▸ **What is needed**
The entries that follow include a run beginning at the line with "Basic Oda, 1 Yatak Odası (Claud(Oceanview))" and ending at the line with "Mahindra Thar Lx"; restate that run word for word and leave the rest out.

[Scraped caption text data]

★ ★ ★ ★ ★ ★ ★

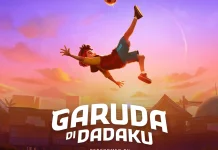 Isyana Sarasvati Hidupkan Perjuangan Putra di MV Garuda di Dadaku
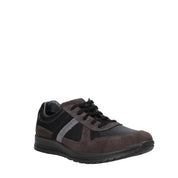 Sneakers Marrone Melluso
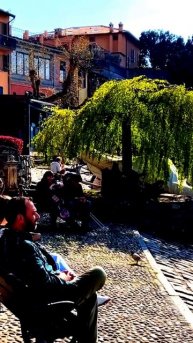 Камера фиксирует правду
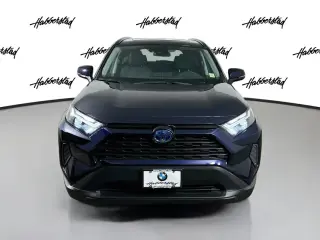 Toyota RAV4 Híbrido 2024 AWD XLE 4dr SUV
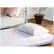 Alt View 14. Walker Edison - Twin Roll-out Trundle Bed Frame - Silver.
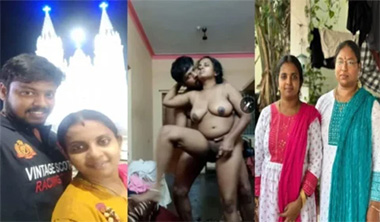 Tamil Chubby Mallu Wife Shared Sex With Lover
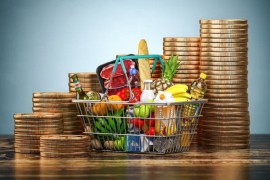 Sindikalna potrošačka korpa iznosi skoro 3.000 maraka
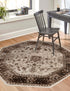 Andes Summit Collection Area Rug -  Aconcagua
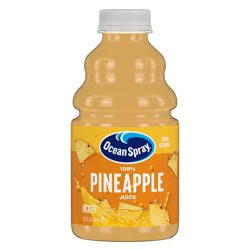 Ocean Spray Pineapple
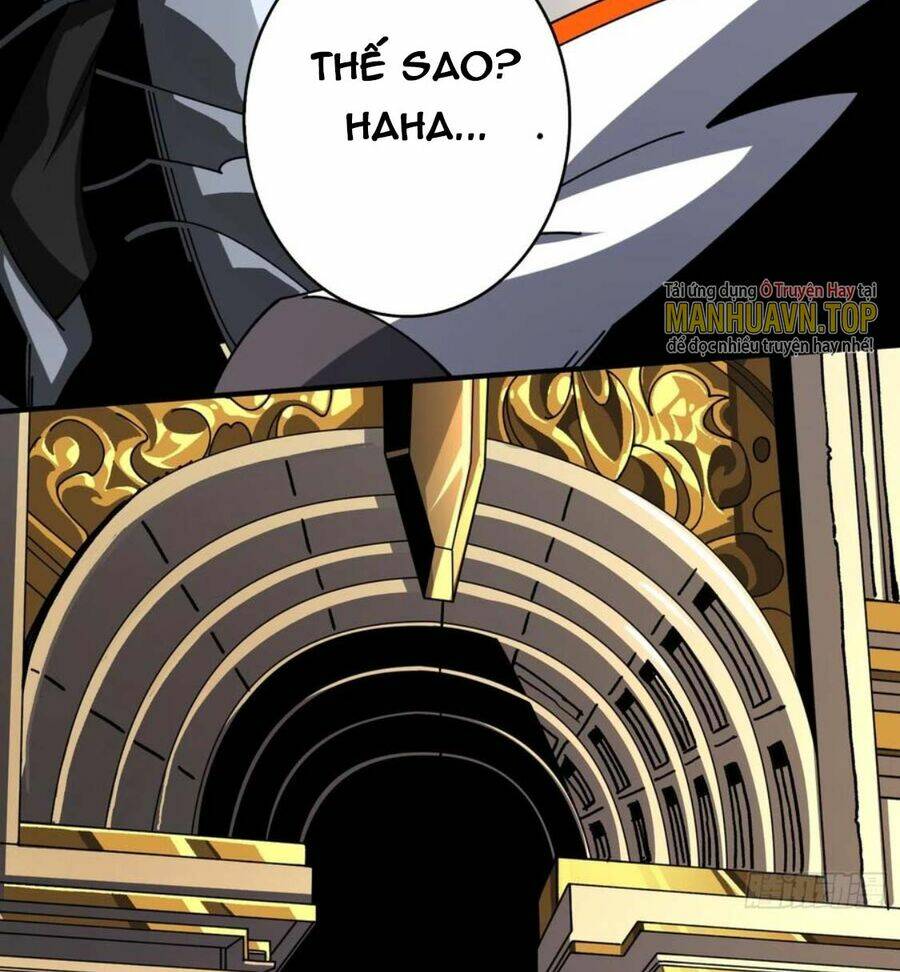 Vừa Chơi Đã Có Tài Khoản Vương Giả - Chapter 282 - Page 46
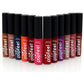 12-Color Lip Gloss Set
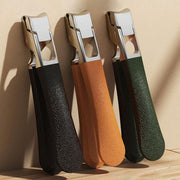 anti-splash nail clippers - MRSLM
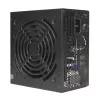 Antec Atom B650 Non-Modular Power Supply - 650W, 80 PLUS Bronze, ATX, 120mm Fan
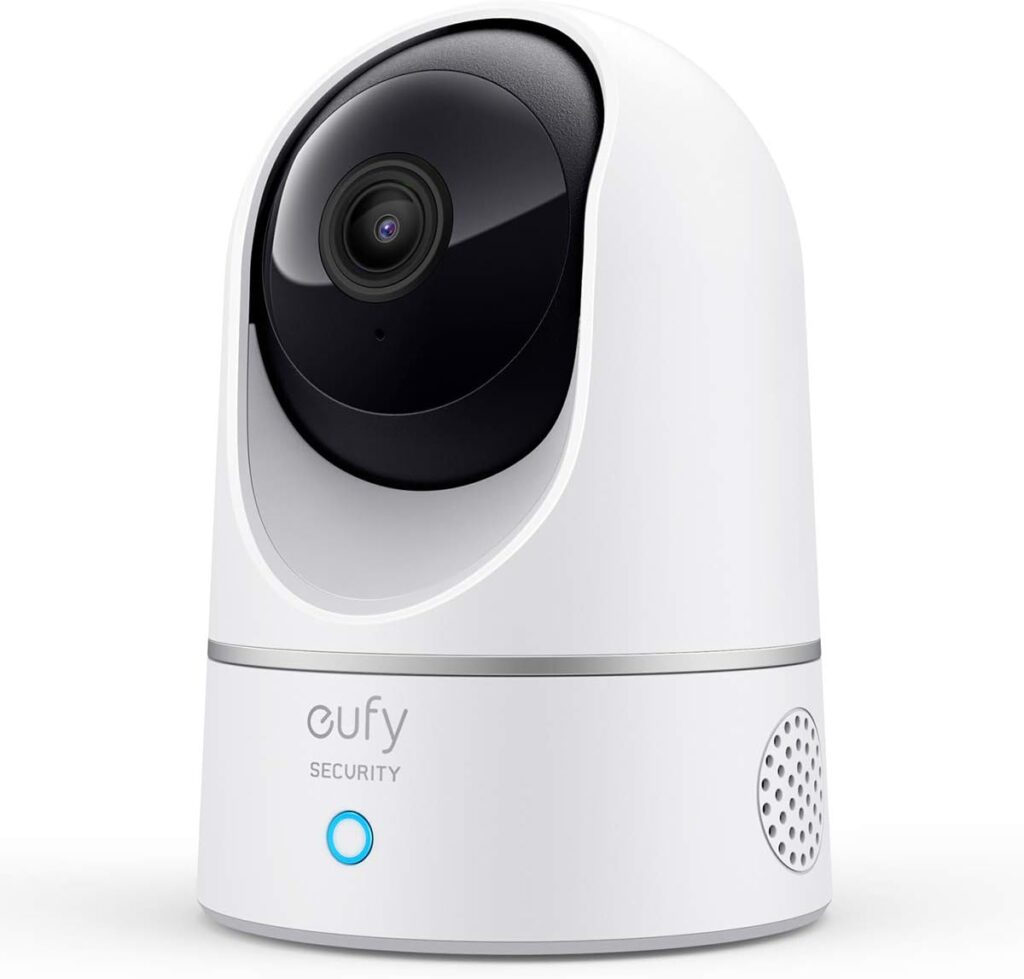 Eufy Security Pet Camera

★ ★ ★ ★ ★ ★ ★

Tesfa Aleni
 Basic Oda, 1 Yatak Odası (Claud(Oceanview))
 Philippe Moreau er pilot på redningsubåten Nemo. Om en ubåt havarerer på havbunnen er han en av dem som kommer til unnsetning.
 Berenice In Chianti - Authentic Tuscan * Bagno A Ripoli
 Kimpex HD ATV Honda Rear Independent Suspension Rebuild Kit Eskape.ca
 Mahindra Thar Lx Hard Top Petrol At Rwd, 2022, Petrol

★ ★ ★ ★ ★ ★ ★

▸ **Solution to this exercise**
 Basic Oda, 1 Yatak Odası (Claud(Oceanview))
 Philippe Moreau er pilot på redningsubåten Nemo. Om en ubåt havarerer på havbunnen er han en av dem som kommer til unnsetning.
 Berenice In Chianti - Authentic Tuscan * Bagno A Ripoli
 Kimpex HD ATV Honda Rear Independent Suspension Rebuild Kit Eskape.ca
 Mahindra Thar Lx Hard Top Petrol At Rwd, 2022, Petrol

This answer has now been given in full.